At Mott I coached a kid in track who streaked at a Tigers game for the sake of YouTube views (give the kid some clicks here). That was the most gangsta thing I'd ever seen at a baseball game.
Up until last night.
I went to an 8u softball game for the Farm System kids and in the middle of the 6th inning, under the lights, with all the parents and siblings and coaches and players watching, some little 2 year-old girl ran into the dugout and stripped butt-ass naked. Not for the sake of YouTube subscribers, not for rebellion, and not even to go pee. It just seemed like the right thing to do at the time.
Witnessed by everyone hereContrast that to our last basketball practice for the AAU season a few days earlier: we were dividing up teams of high school all-americans into shirts and skins; neither side wanted to take their shirts off.
...........
One of the things I learned from Andy Bernstein (creator of Avtive Insight) recently is that everyone is born with confidence; we sing out of tune at the top of our lungs, dance off-rhythm, try new things, fall, and, obviously, strip down naked without a care in the world...

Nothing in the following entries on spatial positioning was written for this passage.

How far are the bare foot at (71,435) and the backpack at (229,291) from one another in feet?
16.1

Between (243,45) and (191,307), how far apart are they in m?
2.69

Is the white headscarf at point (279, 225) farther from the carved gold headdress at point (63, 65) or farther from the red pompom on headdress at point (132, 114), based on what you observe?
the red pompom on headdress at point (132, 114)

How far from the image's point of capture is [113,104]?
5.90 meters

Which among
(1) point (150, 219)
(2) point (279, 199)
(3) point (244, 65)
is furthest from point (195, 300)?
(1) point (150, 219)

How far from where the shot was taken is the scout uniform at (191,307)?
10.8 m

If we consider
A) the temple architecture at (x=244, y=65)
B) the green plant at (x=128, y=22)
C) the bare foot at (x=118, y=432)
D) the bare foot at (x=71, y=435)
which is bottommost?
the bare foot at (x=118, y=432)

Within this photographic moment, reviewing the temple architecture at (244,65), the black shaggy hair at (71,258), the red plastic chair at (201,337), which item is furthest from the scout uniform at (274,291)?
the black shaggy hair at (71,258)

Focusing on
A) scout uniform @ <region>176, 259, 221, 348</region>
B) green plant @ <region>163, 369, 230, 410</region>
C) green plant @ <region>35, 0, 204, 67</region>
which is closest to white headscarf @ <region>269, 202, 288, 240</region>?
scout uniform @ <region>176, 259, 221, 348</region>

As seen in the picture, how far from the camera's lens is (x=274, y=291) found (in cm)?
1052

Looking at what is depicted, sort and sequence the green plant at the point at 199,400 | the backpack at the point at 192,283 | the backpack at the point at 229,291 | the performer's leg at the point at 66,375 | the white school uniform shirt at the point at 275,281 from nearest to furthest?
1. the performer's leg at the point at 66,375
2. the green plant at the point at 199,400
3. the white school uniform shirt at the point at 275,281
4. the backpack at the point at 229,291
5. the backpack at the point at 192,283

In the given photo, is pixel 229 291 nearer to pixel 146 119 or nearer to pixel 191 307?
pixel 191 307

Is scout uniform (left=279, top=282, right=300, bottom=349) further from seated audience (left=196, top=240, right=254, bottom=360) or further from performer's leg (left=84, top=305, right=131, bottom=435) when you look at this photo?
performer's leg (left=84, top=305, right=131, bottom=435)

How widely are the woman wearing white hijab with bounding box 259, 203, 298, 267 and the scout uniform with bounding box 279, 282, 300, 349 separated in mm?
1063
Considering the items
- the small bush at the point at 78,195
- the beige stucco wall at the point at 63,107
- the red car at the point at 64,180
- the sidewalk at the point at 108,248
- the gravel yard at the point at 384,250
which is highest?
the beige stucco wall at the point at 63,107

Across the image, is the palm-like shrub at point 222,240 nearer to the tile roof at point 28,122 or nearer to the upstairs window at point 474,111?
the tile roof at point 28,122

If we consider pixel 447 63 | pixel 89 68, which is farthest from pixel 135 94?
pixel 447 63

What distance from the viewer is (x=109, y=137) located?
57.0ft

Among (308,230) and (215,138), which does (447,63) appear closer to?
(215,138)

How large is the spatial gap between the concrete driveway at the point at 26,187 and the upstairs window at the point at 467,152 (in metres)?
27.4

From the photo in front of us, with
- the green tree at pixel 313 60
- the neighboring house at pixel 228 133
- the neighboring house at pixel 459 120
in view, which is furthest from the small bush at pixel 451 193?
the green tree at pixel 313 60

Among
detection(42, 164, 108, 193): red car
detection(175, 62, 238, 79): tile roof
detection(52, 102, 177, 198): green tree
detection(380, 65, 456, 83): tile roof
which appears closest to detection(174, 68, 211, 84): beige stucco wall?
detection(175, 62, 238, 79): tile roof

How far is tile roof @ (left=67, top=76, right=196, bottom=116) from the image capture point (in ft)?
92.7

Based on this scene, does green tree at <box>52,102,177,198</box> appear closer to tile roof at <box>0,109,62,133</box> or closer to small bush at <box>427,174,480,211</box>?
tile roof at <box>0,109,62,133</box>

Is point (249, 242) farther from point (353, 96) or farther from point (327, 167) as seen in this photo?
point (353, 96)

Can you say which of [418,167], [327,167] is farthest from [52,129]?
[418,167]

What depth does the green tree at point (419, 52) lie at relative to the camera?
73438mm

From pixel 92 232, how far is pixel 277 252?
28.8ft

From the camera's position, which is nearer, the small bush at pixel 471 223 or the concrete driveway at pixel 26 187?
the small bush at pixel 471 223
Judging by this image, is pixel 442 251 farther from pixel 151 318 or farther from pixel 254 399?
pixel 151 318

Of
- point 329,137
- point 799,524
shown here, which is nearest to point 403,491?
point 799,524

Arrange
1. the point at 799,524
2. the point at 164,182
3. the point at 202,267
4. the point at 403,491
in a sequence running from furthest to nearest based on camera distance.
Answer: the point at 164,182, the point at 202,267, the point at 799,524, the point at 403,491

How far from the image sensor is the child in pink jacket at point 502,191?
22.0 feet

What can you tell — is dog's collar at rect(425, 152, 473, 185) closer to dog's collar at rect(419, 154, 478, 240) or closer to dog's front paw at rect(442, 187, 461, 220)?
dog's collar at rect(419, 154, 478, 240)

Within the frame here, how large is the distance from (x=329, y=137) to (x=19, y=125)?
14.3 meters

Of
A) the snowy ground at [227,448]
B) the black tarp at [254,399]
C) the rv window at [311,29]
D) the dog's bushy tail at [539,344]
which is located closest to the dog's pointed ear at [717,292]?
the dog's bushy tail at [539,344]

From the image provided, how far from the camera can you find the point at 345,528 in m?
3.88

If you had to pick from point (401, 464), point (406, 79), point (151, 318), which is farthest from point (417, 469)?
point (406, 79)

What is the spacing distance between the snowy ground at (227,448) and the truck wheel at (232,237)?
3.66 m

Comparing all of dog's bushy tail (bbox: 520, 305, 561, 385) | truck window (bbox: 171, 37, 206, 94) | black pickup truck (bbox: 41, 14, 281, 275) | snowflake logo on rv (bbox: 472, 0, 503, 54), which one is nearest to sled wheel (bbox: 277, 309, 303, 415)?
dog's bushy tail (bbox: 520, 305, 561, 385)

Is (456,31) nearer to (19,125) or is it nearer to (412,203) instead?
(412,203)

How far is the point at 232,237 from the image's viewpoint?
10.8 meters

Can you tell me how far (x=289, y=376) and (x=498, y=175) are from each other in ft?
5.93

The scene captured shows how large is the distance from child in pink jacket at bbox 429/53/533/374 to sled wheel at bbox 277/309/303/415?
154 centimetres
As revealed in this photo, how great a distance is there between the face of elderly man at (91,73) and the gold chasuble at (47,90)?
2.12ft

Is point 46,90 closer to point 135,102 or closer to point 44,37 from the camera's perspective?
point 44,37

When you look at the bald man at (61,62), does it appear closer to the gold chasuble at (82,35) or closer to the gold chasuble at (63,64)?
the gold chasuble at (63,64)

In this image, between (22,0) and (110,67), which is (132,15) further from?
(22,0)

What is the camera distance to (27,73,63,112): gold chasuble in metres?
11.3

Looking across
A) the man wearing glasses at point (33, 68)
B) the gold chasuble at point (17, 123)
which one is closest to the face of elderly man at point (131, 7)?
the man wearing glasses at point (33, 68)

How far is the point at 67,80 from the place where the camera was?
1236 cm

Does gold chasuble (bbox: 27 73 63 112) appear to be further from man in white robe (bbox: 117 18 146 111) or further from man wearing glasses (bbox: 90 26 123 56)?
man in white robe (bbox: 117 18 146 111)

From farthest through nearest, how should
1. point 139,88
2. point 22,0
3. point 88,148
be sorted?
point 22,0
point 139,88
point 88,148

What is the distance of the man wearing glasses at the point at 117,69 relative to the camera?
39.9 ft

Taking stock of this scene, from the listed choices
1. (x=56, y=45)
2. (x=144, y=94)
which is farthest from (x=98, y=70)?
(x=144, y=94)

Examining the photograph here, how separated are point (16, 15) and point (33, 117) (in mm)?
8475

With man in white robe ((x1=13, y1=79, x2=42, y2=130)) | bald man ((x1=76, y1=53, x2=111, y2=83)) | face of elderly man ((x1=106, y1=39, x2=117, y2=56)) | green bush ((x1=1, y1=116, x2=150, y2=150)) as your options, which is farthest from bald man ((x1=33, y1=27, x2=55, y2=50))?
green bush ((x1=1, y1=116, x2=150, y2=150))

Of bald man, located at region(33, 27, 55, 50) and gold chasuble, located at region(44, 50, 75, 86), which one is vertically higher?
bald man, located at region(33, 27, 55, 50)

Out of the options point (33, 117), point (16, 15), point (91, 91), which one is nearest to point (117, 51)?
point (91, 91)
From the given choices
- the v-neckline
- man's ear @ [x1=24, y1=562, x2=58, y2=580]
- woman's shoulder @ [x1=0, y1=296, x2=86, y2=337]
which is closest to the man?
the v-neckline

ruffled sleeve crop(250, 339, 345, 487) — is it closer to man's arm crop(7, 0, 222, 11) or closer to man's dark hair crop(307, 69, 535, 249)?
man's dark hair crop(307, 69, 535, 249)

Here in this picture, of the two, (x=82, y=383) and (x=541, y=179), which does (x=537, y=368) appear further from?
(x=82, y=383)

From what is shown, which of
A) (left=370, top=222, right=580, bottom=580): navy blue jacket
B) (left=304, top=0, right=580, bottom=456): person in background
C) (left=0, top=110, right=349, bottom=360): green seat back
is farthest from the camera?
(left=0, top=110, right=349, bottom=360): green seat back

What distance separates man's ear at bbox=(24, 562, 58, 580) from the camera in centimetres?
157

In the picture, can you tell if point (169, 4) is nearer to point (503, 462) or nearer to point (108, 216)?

... until someone says something.
In the little girl's case, her mom rushed into the dugout, face blushed, yelling random sentence fragments, and quickly pulled the clothes back on her daughter. From the mom's perspective, nobody else's kid was showing off their buttcheeks in the dugout; from the little girl's perspective, everyone's got buttcheeks even if they're not showing them off.
If you are lacking in confidence - either in general or in a specific area - instead of trying to artificially build it up with positive self talk and affirmations that have a limited shelf life, work to destroy beliefs than erode our confidence and challenge the voices those beliefs originated from. The more we can be like our 2 year-old selves, the more confident we'll be.